*** SUPPLIED PASSAGE ***

April 8, 2010 at 9:25 am
I have a reporting table with the previous two years' history of sales for selected markets and products. The table has 125 million rows, and will grow at about 5 million rows per month. All future months will be added at the 'bottom' of the table -- that is, there will be no data for past time periods inserted. At the moment the table structure is as follows:
CREATE TABLE [dbo].[IRI](
[Geography] [varchar](100) NULL,
[Product] [varchar](100) NULL,
[AsOf] [int] NULL,
[UPC_1] [bigint] NULL,
[WtdDist_1] [decimal](16, 8) NULL,
[DSales_1] [decimal](16, 8) NULL,
[CSales_1] [decimal](16, 8) NULL,
[USales_1] [decimal](16, 8) NULL,
[ID] [bigint] IDENTITY(1,1) NOT NULL,
[GEOID] [int] NULL,
[PRODUCTID] [int] NULL,
CONSTRAINT [PK_IRI_ID] PRIMARY KEY CLUSTERED
(
[ID] ASC
)WITH (PAD_INDEX = OFF, STATISTICS_NORECOMPUTE = OFF, IGNORE_DUP_KEY = OFF, ALLOW_ROW_LOCKS = ON, ALLOW_PAGE_LOCKS = ON) ON [PRIMARY]
) ON [PRIMARY]
In an ideal world, GeoID and ProductID would not be nullable, but loading the data took precedence, so I have a problem I will later need to solve. GeoID is fully populated, and used in the query below; ProductID has some null values, and is not used in the query.
I also am not pleased that the clustered index is the identity column.
I think I would prefer it to be a combination of GeoID (the market)/ProductID/AsOf (time period, represented as 20090117).
A typical query is:
SELECT a.Geography
,a.Product
,a.AsOf
,a.UPC_1
,a.WtdDist_1
,a.Dsales_1
,a.Csales_1
,a.Usales_1
,b.Brand
,CONVERT(DATETIME,(SUBSTRING(CONVERT(CHAR(8),a.AsOf),5,2)+'/'+RIGHT(CONVERT(CHAR(8),a.AsOf),2)+'/'+LEFT(CONVERT(CHAR(8),a.AsOf),2)))
AS Date
FROM IRI a
JOIN #t b ON a.UPC_1=b.UPC_1_A
WHERE a.AsOf IN
(SELECT [dtInt]
FROM [model].[dbo].[Calendar]
WHERE dt BETWEEN @AsOf-30 AND @AsOf+30
)
AND Geography=@Geo
The temp table #t is loaded before with the relevant subset of products, and is typically about 3-20 line items, so is very quick.
I created one index:
CREATE NONCLUSTERED INDEX [InNc_IRI_UPCwAsOfGeoID] ON dbo.IRI
(
[UPC_1] ASC
)

*** End of SUPPLIED PASSAGE ***
*** GIVEN ENTRIES ***

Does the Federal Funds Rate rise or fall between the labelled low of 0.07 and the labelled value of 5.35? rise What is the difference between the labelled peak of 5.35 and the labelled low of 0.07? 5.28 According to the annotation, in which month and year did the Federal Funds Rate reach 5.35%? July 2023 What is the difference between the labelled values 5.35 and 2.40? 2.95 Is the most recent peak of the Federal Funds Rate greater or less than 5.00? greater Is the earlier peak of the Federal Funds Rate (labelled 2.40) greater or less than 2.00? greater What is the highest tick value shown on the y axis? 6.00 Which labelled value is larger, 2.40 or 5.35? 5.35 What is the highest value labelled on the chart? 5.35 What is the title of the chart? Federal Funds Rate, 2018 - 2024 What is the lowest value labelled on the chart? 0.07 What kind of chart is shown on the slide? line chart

*** End of GIVEN ENTRIES ***
*** GIVEN ENTRIES ***

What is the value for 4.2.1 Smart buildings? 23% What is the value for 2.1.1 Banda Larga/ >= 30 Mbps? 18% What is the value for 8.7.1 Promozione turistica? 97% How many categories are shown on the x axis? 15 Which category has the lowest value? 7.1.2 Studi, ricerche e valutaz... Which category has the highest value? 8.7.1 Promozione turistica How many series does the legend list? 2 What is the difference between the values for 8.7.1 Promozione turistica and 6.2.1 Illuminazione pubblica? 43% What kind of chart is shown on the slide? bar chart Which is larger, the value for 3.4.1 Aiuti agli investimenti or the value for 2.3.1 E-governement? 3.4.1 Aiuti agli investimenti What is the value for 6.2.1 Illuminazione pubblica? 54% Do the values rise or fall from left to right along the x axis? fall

*** End of GIVEN ENTRIES ***

### ACTION ITEM A
Please copy the sales table post from "I also am not" up to and including "represented as 20090117).".
### ACTION ITEM B
In one to three sentences, explain why the sales table post says GeoID and ProductID are nullable columns.

### TASK OUTPUT A
I also am not pleased that the clustered index is the identity column.
I think I would prefer it to be a combination of GeoID (the market)/ProductID/AsOf (time period, represented as 20090117).

### TASK OUTPUT B
They are nullable because loading the data took precedence over defining them as non-nullable. The post says this leaves a problem to solve later.